It depends on what you call profit, Doug. And, yes, I have run my own business. Good service at a fair price. Must have been, because it kept expanding until I had all the business I could handle. I made a pretty decent living at it. Currently my wife and I own our own home free and clear, and although we are not rich, we are debt-free and live quite comfortably.

Also, we have health insurance (my wife still works part time at the Seattle Public Library) and we are both of an age when we qualify for Medicare. Since I wasn't physically able to serve in the military (polio when I was quite young), I don't have VA benefits.

So please don't try to tell me what you think I don't know.

What I see are millions of people who are cut out of the system for no reason other than that they are not profitable to the insurance companies.
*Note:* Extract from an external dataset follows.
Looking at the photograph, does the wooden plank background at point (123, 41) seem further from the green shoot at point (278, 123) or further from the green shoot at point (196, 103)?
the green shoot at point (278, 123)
Other countries don't allow their citizens to do without in this manner. And many of them have better, far less expensive health care than we do.

City on the hill? I don't think so. The measure of a society is how it treats its most vulnerable members, and we just don't measure up.

By the way, I'm not a socialist, but I'm not frightened of the concept either. There are countries in this world that are frankly and openly socialistic, and they are just as free and democratic as we are, if no moreso.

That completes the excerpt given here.